(Dataset entries)
○ ○ ○ ○ ○ ○ ○

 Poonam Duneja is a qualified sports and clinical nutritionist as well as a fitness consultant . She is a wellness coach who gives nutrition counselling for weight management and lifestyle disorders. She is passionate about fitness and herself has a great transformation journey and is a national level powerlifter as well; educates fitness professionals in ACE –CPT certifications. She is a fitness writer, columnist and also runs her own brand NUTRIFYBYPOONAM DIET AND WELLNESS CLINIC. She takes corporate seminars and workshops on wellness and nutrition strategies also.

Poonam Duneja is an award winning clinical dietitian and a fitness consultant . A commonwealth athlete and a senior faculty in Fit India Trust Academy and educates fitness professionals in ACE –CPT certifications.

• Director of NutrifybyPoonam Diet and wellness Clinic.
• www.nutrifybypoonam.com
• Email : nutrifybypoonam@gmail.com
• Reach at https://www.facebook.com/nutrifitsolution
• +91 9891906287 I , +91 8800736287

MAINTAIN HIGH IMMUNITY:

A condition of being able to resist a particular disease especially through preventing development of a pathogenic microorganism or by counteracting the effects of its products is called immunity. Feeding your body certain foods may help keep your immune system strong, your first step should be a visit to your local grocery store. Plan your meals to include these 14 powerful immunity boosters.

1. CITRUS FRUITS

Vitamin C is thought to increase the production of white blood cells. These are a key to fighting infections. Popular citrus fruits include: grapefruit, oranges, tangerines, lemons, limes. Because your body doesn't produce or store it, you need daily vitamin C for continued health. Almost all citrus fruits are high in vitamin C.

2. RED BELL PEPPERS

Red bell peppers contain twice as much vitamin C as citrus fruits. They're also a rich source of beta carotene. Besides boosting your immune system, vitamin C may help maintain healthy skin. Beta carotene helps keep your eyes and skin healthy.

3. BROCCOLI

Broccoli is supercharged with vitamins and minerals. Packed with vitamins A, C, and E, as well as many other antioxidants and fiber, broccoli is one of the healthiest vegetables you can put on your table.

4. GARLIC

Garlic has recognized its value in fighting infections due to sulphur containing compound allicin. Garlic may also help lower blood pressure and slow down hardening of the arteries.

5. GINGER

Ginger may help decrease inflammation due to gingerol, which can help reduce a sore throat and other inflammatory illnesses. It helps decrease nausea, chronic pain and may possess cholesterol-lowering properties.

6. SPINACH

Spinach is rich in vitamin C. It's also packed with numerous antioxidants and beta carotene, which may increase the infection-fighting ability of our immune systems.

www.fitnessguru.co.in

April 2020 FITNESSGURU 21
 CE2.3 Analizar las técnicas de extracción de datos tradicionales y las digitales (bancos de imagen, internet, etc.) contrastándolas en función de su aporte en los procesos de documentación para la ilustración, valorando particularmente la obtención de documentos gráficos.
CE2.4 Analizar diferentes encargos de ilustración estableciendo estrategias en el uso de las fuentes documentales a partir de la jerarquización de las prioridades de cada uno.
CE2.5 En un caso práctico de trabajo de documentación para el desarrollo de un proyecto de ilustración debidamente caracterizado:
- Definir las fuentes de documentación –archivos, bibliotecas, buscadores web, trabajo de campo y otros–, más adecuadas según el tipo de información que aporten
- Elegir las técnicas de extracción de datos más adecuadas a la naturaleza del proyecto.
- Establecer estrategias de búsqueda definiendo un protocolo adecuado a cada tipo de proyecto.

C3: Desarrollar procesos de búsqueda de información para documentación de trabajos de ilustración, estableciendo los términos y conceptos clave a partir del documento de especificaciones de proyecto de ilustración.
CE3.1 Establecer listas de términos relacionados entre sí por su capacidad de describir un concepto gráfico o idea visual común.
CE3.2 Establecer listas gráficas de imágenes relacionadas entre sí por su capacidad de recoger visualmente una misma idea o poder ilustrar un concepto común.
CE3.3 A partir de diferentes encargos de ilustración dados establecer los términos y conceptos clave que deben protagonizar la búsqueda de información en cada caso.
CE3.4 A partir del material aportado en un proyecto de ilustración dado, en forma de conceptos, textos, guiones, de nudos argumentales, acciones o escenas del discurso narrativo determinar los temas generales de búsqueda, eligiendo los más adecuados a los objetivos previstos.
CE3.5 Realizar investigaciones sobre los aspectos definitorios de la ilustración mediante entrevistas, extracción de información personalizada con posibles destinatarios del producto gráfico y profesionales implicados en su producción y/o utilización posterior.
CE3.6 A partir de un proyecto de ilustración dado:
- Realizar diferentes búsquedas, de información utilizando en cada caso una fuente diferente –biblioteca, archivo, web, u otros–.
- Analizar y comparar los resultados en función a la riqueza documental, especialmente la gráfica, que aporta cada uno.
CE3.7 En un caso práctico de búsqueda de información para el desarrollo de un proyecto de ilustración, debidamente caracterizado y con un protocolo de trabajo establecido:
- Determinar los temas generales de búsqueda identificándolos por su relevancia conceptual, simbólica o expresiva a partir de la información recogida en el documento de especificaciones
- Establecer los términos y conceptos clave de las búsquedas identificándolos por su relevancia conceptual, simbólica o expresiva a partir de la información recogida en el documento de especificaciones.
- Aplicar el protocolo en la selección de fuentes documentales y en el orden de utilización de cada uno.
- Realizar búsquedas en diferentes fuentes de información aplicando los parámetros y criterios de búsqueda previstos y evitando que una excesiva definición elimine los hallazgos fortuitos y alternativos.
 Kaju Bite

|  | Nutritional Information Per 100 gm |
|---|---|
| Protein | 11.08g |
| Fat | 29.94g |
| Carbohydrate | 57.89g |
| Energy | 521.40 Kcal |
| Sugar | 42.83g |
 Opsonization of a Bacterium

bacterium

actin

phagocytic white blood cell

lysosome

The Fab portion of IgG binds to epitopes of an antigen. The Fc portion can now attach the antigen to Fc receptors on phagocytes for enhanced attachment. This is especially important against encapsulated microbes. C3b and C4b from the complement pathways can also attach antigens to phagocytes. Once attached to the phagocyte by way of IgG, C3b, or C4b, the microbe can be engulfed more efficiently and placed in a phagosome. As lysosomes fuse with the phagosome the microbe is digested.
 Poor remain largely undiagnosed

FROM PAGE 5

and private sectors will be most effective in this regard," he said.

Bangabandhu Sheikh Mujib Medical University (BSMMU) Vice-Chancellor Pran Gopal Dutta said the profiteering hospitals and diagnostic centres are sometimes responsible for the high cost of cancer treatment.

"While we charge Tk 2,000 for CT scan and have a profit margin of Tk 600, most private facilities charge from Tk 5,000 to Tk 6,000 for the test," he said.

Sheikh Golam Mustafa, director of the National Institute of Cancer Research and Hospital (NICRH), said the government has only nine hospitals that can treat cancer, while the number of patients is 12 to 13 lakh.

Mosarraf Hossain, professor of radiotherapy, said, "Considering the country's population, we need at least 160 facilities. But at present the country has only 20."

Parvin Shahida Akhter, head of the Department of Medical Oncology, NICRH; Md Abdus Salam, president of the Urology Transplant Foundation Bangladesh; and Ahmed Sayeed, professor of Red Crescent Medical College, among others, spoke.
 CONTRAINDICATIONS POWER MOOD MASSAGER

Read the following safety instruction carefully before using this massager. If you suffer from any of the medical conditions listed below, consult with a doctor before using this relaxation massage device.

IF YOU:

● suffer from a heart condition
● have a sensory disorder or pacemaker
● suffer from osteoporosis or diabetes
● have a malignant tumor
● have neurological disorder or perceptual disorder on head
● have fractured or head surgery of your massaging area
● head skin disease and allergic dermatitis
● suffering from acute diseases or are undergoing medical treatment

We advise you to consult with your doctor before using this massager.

○ ○ ○ ○ ○ ○ ○

:: What you need to do ::
Write the entries again, exactly as they stand.

:: Solution to the problem ::
 Poonam Duneja is a qualified sports and clinical nutritionist as well as a fitness consultant . She is a wellness coach who gives nutrition counselling for weight management and lifestyle disorders. She is passionate about fitness and herself has a great transformation journey and is a national level powerlifter as well; educates fitness professionals in ACE –CPT certifications. She is a fitness writer, columnist and also runs her own brand NUTRIFYBYPOONAM DIET AND WELLNESS CLINIC. She takes corporate seminars and workshops on wellness and nutrition strategies also.

Poonam Duneja is an award winning clinical dietitian and a fitness consultant . A commonwealth athlete and a senior faculty in Fit India Trust Academy and educates fitness professionals in ACE –CPT certifications.

• Director of NutrifybyPoonam Diet and wellness Clinic.
• www.nutrifybypoonam.com
• Email : nutrifybypoonam@gmail.com
• Reach at https://www.facebook.com/nutrifitsolution
• +91 9891906287 I , +91 8800736287

MAINTAIN HIGH IMMUNITY:

A condition of being able to resist a particular disease especially through preventing development of a pathogenic microorganism or by counteracting the effects of its products is called immunity. Feeding your body certain foods may help keep your immune system strong, your first step should be a visit to your local grocery store. Plan your meals to include these 14 powerful immunity boosters.

1. CITRUS FRUITS

Vitamin C is thought to increase the production of white blood cells. These are a key to fighting infections. Popular citrus fruits include: grapefruit, oranges, tangerines, lemons, limes. Because your body doesn't produce or store it, you need daily vitamin C for continued health. Almost all citrus fruits are high in vitamin C.

2. RED BELL PEPPERS

Red bell peppers contain twice as much vitamin C as citrus fruits. They're also a rich source of beta carotene. Besides boosting your immune system, vitamin C may help maintain healthy skin. Beta carotene helps keep your eyes and skin healthy.

3. BROCCOLI

Broccoli is supercharged with vitamins and minerals. Packed with vitamins A, C, and E, as well as many other antioxidants and fiber, broccoli is one of the healthiest vegetables you can put on your table.

4. GARLIC

Garlic has recognized its value in fighting infections due to sulphur containing compound allicin. Garlic may also help lower blood pressure and slow down hardening of the arteries.

5. GINGER

Ginger may help decrease inflammation due to gingerol, which can help reduce a sore throat and other inflammatory illnesses. It helps decrease nausea, chronic pain and may possess cholesterol-lowering properties.

6. SPINACH

Spinach is rich in vitamin C. It's also packed with numerous antioxidants and beta carotene, which may increase the infection-fighting ability of our immune systems.

www.fitnessguru.co.in

April 2020 FITNESSGURU 21
 CE2.3 Analizar las técnicas de extracción de datos tradicionales y las digitales (bancos de imagen, internet, etc.) contrastándolas en función de su aporte en los procesos de documentación para la ilustración, valorando particularmente la obtención de documentos gráficos.
CE2.4 Analizar diferentes encargos de ilustración estableciendo estrategias en el uso de las fuentes documentales a partir de la jerarquización de las prioridades de cada uno.
CE2.5 En un caso práctico de trabajo de documentación para el desarrollo de un proyecto de ilustración debidamente caracterizado:
- Definir las fuentes de documentación –archivos, bibliotecas, buscadores web, trabajo de campo y otros–, más adecuadas según el tipo de información que aporten
- Elegir las técnicas de extracción de datos más adecuadas a la naturaleza del proyecto.
- Establecer estrategias de búsqueda definiendo un protocolo adecuado a cada tipo de proyecto.

C3: Desarrollar procesos de búsqueda de información para documentación de trabajos de ilustración, estableciendo los términos y conceptos clave a partir del documento de especificaciones de proyecto de ilustración.
CE3.1 Establecer listas de términos relacionados entre sí por su capacidad de describir un concepto gráfico o idea visual común.
CE3.2 Establecer listas gráficas de imágenes relacionadas entre sí por su capacidad de recoger visualmente una misma idea o poder ilustrar un concepto común.
CE3.3 A partir de diferentes encargos de ilustración dados establecer los términos y conceptos clave que deben protagonizar la búsqueda de información en cada caso.
CE3.4 A partir del material aportado en un proyecto de ilustración dado, en forma de conceptos, textos, guiones, de nudos argumentales, acciones o escenas del discurso narrativo determinar los temas generales de búsqueda, eligiendo los más adecuados a los objetivos previstos.
CE3.5 Realizar investigaciones sobre los aspectos definitorios de la ilustración mediante entrevistas, extracción de información personalizada con posibles destinatarios del producto gráfico y profesionales implicados en su producción y/o utilización posterior.
CE3.6 A partir de un proyecto de ilustración dado:
- Realizar diferentes búsquedas, de información utilizando en cada caso una fuente diferente –biblioteca, archivo, web, u otros–.
- Analizar y comparar los resultados en función a la riqueza documental, especialmente la gráfica, que aporta cada uno.
CE3.7 En un caso práctico de búsqueda de información para el desarrollo de un proyecto de ilustración, debidamente caracterizado y con un protocolo de trabajo establecido:
- Determinar los temas generales de búsqueda identificándolos por su relevancia conceptual, simbólica o expresiva a partir de la información recogida en el documento de especificaciones
- Establecer los términos y conceptos clave de las búsquedas identificándolos por su relevancia conceptual, simbólica o expresiva a partir de la información recogida en el documento de especificaciones.
- Aplicar el protocolo en la selección de fuentes documentales y en el orden de utilización de cada uno.
- Realizar búsquedas en diferentes fuentes de información aplicando los parámetros y criterios de búsqueda previstos y evitando que una excesiva definición elimine los hallazgos fortuitos y alternativos.
 Kaju Bite

|  | Nutritional Information Per 100 gm |
|---|---|
| Protein | 11.08g |
| Fat | 29.94g |
| Carbohydrate | 57.89g |
| Energy | 521.40 Kcal |
| Sugar | 42.83g |
 Opsonization of a Bacterium

bacterium

actin

phagocytic white blood cell

lysosome

The Fab portion of IgG binds to epitopes of an antigen. The Fc portion can now attach the antigen to Fc receptors on phagocytes for enhanced attachment. This is especially important against encapsulated microbes. C3b and C4b from the complement pathways can also attach antigens to phagocytes. Once attached to the phagocyte by way of IgG, C3b, or C4b, the microbe can be engulfed more efficiently and placed in a phagosome. As lysosomes fuse with the phagosome the microbe is digested.
 Poor remain largely undiagnosed

FROM PAGE 5

and private sectors will be most effective in this regard," he said.

Bangabandhu Sheikh Mujib Medical University (BSMMU) Vice-Chancellor Pran Gopal Dutta said the profiteering hospitals and diagnostic centres are sometimes responsible for the high cost of cancer treatment.

"While we charge Tk 2,000 for CT scan and have a profit margin of Tk 600, most private facilities charge from Tk 5,000 to Tk 6,000 for the test," he said.

Sheikh Golam Mustafa, director of the National Institute of Cancer Research and Hospital (NICRH), said the government has only nine hospitals that can treat cancer, while the number of patients is 12 to 13 lakh.

Mosarraf Hossain, professor of radiotherapy, said, "Considering the country's population, we need at least 160 facilities. But at present the country has only 20."

Parvin Shahida Akhter, head of the Department of Medical Oncology, NICRH; Md Abdus Salam, president of the Urology Transplant Foundation Bangladesh; and Ahmed Sayeed, professor of Red Crescent Medical College, among others, spoke.
 CONTRAINDICATIONS POWER MOOD MASSAGER

Read the following safety instruction carefully before using this massager. If you suffer from any of the medical conditions listed below, consult with a doctor before using this relaxation massage device.

IF YOU:

● suffer from a heart condition
● have a sensory disorder or pacemaker
● suffer from osteoporosis or diabetes
● have a malignant tumor
● have neurological disorder or perceptual disorder on head
● have fractured or head surgery of your massaging area
● head skin disease and allergic dermatitis
● suffering from acute diseases or are undergoing medical treatment

We advise you to consult with your doctor before using this massager.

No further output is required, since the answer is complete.